Limit of Detection (LOD): - The limit of detection is the parameter of limit tests. It is the

lowest level of analyte that can be detected, but not necessarily determined in a

quantitative fashion, using a specific method under the required experimental conditions.

The limit test thus merely substantiates that the analyte concentration is above or below a

certain level.

Limit of Quantitation (LOQ): - Limit of quantitation is a parameter of quantitative

assays for low levels of compounds in sample matrices such as impurities in bulk drugs

and degradation products in finished pharmaceuticals.

The limit of quantitation is the lowest concentration of analyte in a sample that may be

determined with acceptable accuracy and precision when the required procedure is

applied. In many cases, the limit of quantitation is approximately twice the limit of

detection.

Several approaches for determining the detection limit are possible, depending on whether

the procedure is a non-instrumental or instrumental.

I. Based on Visual Evaluation

Visual evaluation may be used for non-instrumental methods but may also be used

with instrumental methods. The detection limit is determined by the analysis of

samples with known concentrations of analyte and by establishing the minimum

level at which the analyte can be reliably detected.

II. Based on Signal-to-Noise

The determination of the limit of detection of instrumental procedures is carried

out by determining the signal-to-noise ratio by comparing test results from the

samples with known concentration of analyte with those of blank samples and

establishing the minimum level at which the analyte can be reliably detected. A

signal-to-noise ratio of 2:1 or 3:1 (For LOD) and 10:1(For LOQ) is generally

accepted. The signal-to-noise ratio is determined by dividing the base peak by the

standard deviation of all data points below a set threshold. Limit of detection is

calculated by taking the concentration of the peak of interest divided by three times

the signal-to-noise ratio.

III. Based on the Standard Deviation of the Response and the Slope

The detection limit may be expressed as:

LOD = 3 * σ / S

LOQ = 10 * σ / S



Where, σ = the standard deviation of the intercept

S = the slope of the calibration curve

6) Selectivity and Specificity

The selectivity of an analytical method is its ability to measure accurately and

specifically the analyte of interest in the presence of components that may be expected to

be present in the sample matrix.

If an analytical procedure is able to separate and resolve the various components of a

mixture and detect the analyte qualitatively the method is called selective. On the other

hand, if the method determines or measures quantitatively the component of interest in the

sample matrix without separation, it is said to be specific.

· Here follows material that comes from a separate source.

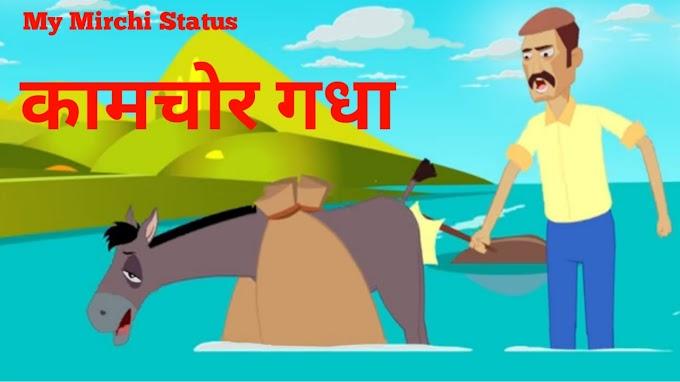 कामचोर गधे की कहानी | Kaamchor Gadha | Lazy Donkey Ki Kahani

Hence one basic difference in the selectivity and specificity is that, while the former is

restricted to qualitative detection of the components of a sample, the latter means

quantitative measurement of one or more analyte.

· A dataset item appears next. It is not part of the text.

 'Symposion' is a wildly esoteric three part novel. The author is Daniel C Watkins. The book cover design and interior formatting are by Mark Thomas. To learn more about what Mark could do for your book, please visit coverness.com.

Selectivity may be expressed in terms of the bias of the assay results obtained when the

procedure is applied to the analyte in the presence of expected levels of other components,

compared to the results obtained on the same analyte without added substances. When the

other components are all known and available, selectivity may be determined by

comparing the test results obtained on the analyte with and without the addition of the

potentially interfering materials. When such components are either unidentified or

unavailable, a measure of selectivity can often be obtained by determining the recovery of

standard addition of pure analyte to a material containing a constant level of the other

components.

7) Robustness and Ruggedness

Robustness: - The robustness of an analytical method is a measure of its capacity to

remain unaffected by small but deliberate variation in method parameters and provides an

indication of its reliability during normal usage.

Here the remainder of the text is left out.